Russen verlassen die Adria
18. November 2015Nein, einen so sommerlichen November hat Ana noch nie erlebt. Die schick angezogene Russin ist froh, dass sie am Strand auf Schuhe verzichten kann. Ihr Sohn badet gar – denn die Wassertemperatur liegt noch immer bei rund 20 Grad. Vor vier Jahren haben Ana und ihr Mann eine Wohnung in dem montenegrinischen Badeort Budva gekauft. Jetzt wohnt die Familie abwechselnd in der Kälte Westsibiriens und der Wärme an der Adria. "Sechs Monate sind wir hier, dann sechs Monate in Nowosibirsk", sagt die junge Mutter, während sie die Schaukel anschiebt. "Wir sind wegen des Klimas und der guten Menschen hier hin gekommen. Es ist toll für Kinder, die haben hier ihren Spaß."

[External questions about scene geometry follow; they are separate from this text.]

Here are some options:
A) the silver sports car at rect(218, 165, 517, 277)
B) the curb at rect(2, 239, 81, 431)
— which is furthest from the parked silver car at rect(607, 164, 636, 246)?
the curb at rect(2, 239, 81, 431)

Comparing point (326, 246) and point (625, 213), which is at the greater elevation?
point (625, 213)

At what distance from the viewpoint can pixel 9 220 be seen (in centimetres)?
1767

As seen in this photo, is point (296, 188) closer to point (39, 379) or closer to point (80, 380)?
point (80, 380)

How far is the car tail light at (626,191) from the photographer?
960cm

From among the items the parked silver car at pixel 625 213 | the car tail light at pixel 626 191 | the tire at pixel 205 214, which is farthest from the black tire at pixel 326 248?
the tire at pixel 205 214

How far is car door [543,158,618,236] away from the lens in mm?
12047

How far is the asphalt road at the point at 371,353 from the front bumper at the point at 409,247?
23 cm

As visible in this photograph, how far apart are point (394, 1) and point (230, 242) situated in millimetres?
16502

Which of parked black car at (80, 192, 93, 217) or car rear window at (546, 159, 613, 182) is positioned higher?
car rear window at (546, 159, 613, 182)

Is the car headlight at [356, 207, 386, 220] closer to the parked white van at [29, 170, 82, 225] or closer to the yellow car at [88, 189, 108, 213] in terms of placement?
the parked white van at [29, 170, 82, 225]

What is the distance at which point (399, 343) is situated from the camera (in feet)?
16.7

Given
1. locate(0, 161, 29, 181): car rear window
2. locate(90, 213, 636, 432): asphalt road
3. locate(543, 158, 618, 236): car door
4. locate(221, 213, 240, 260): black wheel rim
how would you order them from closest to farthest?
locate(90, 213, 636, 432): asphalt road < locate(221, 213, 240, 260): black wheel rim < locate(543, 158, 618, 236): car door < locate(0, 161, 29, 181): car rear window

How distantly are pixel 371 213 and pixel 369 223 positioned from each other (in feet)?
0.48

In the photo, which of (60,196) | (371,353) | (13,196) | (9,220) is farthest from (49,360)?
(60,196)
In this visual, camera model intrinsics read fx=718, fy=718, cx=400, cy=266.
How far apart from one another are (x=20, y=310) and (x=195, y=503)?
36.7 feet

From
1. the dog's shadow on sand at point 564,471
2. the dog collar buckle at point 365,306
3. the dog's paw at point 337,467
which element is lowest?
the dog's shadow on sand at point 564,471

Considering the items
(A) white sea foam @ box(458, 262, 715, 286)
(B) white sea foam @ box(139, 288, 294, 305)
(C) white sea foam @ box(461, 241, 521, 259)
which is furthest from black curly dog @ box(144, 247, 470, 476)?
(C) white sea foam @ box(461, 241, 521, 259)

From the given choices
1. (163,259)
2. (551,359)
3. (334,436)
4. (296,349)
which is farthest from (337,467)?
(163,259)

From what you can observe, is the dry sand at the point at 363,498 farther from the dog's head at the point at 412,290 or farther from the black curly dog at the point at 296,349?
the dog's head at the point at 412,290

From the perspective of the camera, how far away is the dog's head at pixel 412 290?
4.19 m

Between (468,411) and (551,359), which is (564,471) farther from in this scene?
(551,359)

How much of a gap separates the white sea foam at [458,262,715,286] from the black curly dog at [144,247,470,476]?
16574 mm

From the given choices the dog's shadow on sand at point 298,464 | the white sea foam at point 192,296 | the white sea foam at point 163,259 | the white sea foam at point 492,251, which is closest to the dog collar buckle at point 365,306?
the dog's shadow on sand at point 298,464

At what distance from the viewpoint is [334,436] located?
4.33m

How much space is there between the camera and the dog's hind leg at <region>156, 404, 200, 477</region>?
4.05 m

Grundstücke, Apartments, Bungalows…
Damit schwimmt diese russische Familie eher gegen den Strom ihrer Landesleute. Denn das Interesse an Immobilien an der montenegrinischen Küste hat in den vergangenen Jahren stark nachgelassen. Doch obwohl viele an der Küste merken, dass der Boom vorbei ist, wird überall kräftig gebaut. Hochhäuser und Hotels sprießen aus dem Boden, alte Gebäude machen Platz für neue und größere. Seit Jahren hält sich hier niemand mit ästhetischen Überlegungen auf: rot oder grün, aus Glas oder Stein – Hauptsache, die Gebäude im urbanen Chaos von Budva bieten genug Platz für potenzielle Käufer. Ein Schild vor einem Einkaufszentrum zeugt noch von der Hoffnung auf die frühere Kundschaft: недвижимость – Immobilien, ist dort zu lesen.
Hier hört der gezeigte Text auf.